EXERCISE MATERIALS:
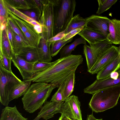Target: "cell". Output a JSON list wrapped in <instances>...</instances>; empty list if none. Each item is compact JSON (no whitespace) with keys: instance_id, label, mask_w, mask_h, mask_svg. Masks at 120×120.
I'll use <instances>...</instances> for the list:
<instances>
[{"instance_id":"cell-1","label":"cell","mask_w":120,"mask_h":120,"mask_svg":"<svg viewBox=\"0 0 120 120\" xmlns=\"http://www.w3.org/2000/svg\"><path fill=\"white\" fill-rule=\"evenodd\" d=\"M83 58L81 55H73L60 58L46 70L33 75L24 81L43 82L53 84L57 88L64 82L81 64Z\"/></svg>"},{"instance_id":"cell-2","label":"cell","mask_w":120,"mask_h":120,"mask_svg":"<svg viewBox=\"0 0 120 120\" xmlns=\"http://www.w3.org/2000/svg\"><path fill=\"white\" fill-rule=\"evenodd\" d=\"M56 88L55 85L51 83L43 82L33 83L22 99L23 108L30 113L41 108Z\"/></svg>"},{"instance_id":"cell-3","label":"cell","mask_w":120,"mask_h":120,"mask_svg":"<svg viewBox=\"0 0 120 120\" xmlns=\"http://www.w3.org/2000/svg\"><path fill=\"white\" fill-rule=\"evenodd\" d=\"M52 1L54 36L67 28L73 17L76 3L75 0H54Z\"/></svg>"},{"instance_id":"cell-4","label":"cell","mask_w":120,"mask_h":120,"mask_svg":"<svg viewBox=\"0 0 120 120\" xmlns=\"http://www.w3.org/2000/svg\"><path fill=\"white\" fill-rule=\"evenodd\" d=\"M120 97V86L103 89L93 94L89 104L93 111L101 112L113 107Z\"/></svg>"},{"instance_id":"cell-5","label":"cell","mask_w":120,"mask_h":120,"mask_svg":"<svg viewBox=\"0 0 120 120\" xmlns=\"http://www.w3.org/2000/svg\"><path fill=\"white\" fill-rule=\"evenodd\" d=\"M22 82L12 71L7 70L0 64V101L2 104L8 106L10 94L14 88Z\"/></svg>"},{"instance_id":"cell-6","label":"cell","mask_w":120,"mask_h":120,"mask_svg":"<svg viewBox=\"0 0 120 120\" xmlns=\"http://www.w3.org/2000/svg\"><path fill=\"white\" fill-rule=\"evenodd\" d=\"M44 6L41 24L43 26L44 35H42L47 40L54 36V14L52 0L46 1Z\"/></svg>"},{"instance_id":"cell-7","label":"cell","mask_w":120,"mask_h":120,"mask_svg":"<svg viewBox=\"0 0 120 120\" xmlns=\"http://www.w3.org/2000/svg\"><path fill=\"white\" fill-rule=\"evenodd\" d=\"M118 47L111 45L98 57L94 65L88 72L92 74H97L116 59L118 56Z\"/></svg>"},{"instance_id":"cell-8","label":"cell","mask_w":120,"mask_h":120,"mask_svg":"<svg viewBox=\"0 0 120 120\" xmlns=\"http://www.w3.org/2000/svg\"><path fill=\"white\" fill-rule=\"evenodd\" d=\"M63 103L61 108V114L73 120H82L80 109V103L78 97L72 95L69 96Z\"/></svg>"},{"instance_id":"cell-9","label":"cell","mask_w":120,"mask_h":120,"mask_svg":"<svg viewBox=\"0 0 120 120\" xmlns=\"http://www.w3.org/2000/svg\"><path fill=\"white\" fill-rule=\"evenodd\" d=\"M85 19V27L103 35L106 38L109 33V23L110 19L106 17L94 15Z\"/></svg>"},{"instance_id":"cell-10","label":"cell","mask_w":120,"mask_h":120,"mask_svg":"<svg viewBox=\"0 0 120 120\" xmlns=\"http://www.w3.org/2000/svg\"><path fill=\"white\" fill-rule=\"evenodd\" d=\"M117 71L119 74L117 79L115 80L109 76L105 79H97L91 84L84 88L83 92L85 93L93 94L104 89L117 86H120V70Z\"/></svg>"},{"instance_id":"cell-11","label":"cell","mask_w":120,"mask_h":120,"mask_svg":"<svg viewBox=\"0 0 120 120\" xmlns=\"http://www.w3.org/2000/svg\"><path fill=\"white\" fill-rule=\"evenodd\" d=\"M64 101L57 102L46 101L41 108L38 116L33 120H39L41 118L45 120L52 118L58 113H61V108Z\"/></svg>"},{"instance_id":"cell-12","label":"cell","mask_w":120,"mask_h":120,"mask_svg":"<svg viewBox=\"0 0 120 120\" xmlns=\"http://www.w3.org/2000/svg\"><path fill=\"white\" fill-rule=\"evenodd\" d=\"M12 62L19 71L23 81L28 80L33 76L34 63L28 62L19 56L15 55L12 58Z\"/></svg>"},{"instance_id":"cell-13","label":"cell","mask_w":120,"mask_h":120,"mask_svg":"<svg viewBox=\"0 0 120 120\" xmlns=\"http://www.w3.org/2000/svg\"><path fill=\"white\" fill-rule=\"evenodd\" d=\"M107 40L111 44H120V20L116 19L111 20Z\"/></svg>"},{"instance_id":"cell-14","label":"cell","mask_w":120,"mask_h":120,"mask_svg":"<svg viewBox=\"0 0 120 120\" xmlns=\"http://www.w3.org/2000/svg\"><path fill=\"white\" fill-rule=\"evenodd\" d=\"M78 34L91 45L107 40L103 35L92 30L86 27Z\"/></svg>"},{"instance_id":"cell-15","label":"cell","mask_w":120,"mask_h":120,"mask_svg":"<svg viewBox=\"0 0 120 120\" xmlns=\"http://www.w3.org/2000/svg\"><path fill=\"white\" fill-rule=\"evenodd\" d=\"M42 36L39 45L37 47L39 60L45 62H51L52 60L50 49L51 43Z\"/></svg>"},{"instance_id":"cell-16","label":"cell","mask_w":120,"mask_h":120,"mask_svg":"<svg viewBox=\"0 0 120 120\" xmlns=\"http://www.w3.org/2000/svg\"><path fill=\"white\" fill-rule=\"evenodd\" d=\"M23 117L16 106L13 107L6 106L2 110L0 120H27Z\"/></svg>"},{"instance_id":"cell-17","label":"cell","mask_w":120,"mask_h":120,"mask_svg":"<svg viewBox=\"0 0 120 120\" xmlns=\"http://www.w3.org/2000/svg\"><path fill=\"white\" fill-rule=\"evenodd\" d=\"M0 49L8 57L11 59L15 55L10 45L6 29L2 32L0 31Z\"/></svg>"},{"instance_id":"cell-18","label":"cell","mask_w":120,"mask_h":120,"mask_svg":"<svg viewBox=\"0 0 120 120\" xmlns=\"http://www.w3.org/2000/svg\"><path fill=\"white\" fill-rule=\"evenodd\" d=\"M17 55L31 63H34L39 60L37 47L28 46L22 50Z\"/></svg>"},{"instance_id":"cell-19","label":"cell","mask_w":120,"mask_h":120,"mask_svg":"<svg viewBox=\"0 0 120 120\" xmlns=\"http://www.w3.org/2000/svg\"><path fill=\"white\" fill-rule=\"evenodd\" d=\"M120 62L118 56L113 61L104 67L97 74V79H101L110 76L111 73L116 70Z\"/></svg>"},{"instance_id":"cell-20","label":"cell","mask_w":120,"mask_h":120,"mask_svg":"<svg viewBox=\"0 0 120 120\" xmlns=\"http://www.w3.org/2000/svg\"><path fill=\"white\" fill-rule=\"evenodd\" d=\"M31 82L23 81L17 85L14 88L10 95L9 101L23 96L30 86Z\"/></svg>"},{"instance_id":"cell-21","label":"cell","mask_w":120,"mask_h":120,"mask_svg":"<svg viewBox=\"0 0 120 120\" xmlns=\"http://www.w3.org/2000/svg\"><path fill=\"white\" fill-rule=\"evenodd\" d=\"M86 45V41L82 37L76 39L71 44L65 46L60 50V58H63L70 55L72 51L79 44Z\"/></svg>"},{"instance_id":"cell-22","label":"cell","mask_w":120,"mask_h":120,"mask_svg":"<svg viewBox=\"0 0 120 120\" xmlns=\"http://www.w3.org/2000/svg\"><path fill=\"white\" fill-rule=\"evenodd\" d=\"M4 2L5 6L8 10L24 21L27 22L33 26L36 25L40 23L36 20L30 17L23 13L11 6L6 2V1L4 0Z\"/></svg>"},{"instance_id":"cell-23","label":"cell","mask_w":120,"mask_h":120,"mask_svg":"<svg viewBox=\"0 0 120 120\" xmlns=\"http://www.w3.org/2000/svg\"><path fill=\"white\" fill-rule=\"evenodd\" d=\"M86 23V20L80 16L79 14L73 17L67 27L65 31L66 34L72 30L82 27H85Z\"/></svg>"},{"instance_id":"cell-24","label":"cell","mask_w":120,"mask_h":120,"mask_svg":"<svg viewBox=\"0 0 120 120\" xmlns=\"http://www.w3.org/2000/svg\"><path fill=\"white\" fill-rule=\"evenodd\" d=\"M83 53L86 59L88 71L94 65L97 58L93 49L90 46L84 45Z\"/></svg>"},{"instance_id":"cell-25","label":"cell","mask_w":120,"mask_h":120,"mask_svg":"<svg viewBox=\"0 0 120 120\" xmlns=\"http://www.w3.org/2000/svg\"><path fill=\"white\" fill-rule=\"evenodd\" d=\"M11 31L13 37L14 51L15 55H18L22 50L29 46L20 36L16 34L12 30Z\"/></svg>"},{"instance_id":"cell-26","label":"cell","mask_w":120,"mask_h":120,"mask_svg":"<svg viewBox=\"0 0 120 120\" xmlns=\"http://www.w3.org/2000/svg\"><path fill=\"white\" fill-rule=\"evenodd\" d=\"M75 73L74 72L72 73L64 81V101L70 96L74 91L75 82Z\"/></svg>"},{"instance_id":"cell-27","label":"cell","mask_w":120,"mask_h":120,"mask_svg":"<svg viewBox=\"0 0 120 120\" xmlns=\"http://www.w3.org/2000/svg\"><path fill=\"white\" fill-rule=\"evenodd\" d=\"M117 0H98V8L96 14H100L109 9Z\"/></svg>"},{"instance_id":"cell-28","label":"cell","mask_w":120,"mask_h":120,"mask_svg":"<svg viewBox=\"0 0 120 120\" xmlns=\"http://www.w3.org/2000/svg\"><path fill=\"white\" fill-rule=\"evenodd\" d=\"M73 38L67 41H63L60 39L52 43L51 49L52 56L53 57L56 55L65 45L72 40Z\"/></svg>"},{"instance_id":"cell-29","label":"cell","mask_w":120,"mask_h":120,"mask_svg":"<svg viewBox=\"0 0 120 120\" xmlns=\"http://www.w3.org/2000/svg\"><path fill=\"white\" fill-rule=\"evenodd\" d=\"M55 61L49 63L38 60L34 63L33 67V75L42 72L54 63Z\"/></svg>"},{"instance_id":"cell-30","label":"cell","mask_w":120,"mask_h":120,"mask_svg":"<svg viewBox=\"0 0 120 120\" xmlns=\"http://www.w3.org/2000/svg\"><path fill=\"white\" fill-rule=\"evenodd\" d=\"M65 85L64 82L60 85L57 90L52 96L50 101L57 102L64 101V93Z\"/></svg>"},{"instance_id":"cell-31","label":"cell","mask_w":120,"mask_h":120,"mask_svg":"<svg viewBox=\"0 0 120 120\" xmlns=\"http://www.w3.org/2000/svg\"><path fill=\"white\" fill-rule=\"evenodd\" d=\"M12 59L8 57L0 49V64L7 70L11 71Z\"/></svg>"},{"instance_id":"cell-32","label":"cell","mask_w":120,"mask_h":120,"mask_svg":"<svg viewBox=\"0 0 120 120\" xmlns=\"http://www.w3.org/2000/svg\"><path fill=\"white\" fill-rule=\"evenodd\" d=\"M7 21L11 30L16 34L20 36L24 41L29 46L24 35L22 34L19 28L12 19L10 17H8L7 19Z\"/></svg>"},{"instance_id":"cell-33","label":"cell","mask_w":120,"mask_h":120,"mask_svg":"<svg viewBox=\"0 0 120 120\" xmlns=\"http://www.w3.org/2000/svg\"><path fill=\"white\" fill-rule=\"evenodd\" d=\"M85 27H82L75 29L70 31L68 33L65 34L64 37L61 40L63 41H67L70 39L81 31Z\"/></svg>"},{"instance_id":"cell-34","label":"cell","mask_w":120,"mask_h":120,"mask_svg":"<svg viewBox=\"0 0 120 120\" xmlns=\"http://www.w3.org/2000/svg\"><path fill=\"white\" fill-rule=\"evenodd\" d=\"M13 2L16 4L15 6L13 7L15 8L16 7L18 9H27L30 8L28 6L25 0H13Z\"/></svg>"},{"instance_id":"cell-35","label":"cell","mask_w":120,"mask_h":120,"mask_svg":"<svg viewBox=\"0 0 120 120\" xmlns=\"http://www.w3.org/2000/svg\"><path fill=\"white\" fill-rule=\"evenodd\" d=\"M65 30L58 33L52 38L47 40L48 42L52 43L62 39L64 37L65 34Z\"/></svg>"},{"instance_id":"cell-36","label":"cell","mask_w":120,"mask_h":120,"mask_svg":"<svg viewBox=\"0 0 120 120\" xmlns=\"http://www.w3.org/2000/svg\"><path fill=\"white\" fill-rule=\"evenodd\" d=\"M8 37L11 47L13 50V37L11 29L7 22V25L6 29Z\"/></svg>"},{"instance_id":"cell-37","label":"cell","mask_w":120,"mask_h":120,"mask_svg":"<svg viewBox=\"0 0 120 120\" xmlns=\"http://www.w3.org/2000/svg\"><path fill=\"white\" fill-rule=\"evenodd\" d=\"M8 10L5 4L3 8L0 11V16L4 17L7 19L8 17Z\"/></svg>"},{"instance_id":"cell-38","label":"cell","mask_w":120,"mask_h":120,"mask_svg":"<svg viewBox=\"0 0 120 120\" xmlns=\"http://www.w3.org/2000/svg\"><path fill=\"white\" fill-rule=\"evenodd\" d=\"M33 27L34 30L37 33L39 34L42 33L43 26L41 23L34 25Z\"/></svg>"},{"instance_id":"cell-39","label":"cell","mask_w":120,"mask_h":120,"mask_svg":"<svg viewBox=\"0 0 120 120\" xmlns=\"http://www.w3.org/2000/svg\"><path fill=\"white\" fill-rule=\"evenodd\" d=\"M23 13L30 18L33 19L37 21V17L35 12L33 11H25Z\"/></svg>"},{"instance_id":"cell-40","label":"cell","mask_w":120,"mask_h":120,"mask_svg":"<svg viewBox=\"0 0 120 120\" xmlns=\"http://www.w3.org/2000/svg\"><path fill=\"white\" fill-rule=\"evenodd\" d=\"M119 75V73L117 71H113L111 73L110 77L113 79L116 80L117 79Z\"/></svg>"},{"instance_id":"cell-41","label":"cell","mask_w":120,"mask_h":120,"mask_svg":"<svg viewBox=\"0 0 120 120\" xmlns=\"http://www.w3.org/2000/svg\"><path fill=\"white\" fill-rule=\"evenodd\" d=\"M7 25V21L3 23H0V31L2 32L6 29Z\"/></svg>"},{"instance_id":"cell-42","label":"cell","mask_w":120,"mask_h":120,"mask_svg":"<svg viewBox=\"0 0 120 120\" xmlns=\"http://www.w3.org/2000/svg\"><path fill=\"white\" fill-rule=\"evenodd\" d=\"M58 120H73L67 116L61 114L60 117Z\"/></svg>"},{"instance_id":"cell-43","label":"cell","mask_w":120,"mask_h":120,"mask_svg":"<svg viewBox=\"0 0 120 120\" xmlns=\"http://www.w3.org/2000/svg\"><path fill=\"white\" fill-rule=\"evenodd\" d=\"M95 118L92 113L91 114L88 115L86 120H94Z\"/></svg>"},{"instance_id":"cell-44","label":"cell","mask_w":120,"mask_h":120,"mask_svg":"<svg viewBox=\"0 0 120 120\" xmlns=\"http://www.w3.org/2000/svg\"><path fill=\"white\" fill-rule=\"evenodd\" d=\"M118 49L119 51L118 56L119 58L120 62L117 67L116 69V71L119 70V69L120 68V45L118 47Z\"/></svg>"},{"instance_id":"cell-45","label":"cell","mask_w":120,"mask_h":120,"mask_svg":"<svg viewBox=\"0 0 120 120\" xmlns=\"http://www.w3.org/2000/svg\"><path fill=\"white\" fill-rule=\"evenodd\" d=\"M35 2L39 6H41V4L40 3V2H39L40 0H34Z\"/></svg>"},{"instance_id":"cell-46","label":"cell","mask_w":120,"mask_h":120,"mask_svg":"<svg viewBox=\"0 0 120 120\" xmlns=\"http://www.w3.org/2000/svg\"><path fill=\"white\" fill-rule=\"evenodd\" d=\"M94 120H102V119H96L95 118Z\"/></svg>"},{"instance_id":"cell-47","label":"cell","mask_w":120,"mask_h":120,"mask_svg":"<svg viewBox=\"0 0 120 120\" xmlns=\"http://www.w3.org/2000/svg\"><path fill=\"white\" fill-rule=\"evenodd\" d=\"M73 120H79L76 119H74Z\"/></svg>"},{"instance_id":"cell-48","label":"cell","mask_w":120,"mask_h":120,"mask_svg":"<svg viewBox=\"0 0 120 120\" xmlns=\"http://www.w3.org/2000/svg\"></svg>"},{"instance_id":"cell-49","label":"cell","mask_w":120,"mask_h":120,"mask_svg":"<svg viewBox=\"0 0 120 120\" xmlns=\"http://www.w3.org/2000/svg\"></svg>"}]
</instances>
...
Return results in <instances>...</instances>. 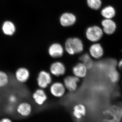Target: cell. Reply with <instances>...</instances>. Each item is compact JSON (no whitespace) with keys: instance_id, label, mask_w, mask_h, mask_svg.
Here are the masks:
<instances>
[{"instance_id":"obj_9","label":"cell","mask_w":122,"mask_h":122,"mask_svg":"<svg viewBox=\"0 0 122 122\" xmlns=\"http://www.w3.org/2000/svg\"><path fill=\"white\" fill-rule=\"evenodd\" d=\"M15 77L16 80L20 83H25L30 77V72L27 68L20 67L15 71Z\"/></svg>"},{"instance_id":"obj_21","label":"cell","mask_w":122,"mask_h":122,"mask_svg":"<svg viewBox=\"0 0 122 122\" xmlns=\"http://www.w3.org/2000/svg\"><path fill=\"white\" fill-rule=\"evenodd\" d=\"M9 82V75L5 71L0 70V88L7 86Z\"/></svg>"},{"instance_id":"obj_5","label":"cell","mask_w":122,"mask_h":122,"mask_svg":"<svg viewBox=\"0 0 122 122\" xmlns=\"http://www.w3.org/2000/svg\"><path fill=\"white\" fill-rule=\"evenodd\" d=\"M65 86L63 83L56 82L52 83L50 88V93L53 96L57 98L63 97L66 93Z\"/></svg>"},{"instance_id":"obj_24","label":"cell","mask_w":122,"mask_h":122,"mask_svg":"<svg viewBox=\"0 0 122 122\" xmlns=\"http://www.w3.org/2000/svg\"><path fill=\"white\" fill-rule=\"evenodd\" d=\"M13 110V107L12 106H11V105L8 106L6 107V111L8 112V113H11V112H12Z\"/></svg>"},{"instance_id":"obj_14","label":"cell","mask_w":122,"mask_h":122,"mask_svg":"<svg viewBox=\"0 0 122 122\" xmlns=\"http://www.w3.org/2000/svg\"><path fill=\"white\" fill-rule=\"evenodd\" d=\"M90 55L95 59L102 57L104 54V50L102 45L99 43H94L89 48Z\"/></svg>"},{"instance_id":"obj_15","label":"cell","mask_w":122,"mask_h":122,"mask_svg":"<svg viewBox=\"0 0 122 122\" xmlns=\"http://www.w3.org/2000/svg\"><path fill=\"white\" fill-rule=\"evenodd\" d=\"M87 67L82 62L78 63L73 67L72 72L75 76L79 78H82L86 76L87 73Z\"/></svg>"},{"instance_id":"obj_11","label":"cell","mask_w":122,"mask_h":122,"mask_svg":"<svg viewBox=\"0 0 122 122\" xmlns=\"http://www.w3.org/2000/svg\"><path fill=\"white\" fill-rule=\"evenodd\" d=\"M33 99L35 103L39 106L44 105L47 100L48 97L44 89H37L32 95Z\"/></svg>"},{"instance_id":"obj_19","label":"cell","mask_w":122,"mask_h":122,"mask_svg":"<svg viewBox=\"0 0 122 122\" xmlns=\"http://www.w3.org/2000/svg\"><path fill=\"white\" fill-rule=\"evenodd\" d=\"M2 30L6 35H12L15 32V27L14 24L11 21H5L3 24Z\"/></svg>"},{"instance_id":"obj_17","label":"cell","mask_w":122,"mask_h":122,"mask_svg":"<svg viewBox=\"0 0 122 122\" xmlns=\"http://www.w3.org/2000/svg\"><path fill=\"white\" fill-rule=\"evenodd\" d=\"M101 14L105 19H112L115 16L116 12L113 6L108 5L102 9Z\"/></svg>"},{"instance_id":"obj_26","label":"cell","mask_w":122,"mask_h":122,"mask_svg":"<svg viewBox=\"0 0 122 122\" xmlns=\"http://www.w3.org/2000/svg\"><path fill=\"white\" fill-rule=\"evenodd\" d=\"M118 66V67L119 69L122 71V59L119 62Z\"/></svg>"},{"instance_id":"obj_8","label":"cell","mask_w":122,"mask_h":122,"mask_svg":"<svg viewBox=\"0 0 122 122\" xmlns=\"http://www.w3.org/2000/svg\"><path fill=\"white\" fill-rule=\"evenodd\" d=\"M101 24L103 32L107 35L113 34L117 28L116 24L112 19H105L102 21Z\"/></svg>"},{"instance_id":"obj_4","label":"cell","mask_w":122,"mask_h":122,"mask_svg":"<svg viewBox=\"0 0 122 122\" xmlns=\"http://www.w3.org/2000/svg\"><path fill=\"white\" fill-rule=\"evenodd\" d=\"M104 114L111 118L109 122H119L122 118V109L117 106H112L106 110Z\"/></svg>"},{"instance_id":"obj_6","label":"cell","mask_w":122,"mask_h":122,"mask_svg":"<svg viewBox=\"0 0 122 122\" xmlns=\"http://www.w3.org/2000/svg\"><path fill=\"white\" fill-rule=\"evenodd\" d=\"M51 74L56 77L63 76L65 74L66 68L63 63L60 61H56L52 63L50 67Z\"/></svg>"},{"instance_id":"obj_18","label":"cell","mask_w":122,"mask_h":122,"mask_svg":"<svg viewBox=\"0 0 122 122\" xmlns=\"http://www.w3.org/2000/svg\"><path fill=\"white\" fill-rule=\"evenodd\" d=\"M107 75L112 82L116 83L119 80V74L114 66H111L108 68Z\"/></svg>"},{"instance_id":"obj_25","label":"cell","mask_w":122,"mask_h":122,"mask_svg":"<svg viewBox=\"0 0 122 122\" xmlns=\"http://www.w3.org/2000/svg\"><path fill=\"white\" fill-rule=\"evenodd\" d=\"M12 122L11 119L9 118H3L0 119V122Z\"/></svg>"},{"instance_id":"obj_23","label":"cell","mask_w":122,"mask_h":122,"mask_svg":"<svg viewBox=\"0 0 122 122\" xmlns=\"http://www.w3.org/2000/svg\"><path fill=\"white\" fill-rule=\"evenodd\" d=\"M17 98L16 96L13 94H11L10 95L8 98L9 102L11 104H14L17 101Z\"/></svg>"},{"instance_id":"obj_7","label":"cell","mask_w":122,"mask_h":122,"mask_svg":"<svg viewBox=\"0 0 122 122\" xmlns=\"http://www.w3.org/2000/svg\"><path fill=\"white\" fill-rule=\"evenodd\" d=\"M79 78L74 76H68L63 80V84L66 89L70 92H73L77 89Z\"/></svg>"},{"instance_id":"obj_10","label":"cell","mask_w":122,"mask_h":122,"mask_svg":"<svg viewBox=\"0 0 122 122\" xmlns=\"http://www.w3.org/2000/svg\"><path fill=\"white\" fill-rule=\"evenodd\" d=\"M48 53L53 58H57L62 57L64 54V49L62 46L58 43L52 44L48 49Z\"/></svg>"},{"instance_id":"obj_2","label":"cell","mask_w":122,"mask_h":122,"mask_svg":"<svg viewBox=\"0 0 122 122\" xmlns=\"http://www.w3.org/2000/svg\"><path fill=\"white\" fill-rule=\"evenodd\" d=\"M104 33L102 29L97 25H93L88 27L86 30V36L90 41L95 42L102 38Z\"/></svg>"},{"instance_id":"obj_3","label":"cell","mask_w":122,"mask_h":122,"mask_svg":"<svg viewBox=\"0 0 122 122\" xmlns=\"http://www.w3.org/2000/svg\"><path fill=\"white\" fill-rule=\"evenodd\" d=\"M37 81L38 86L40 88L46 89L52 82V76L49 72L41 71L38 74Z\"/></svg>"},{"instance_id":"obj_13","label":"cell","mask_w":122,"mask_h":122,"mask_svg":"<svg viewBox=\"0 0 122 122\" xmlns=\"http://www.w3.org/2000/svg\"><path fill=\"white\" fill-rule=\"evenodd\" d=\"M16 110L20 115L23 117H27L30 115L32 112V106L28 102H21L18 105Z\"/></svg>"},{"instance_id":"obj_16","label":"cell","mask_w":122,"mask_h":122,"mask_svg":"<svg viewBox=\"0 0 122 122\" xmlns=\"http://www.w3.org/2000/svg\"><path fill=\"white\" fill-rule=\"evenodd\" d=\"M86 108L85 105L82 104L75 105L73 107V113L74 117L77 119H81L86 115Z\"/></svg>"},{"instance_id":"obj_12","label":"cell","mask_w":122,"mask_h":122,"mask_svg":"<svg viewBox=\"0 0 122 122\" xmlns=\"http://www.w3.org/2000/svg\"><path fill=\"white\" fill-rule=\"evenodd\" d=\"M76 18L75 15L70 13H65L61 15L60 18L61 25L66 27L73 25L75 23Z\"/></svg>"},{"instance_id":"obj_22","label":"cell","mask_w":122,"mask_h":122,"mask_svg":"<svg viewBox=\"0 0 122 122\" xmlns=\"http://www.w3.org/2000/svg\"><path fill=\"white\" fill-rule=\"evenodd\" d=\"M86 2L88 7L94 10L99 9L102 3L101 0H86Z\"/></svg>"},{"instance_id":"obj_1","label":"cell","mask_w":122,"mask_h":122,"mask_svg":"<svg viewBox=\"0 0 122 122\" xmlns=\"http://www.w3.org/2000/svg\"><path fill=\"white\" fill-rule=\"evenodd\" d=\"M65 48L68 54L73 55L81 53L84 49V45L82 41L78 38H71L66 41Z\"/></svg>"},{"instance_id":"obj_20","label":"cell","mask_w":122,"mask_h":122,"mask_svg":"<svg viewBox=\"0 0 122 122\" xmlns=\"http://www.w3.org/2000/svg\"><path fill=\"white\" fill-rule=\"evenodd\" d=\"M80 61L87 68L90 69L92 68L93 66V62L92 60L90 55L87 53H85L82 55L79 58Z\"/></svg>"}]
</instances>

THE PROBLEM:
Convert the data between the lines holding "Masks at 120×120." and "I'll use <instances>...</instances>", inclusive, into a JSON list of strings, one string per line, with blank lines left out. Leave the picture out of the result.

TASK SOLUTION:
[
  "Target: \"cell\". Output a JSON list wrapped in <instances>...</instances>; empty list if none. Each item is compact JSON (no whitespace) with keys: instance_id, label, mask_w, mask_h, mask_svg. Masks at 120×120.",
  "I'll use <instances>...</instances> for the list:"
]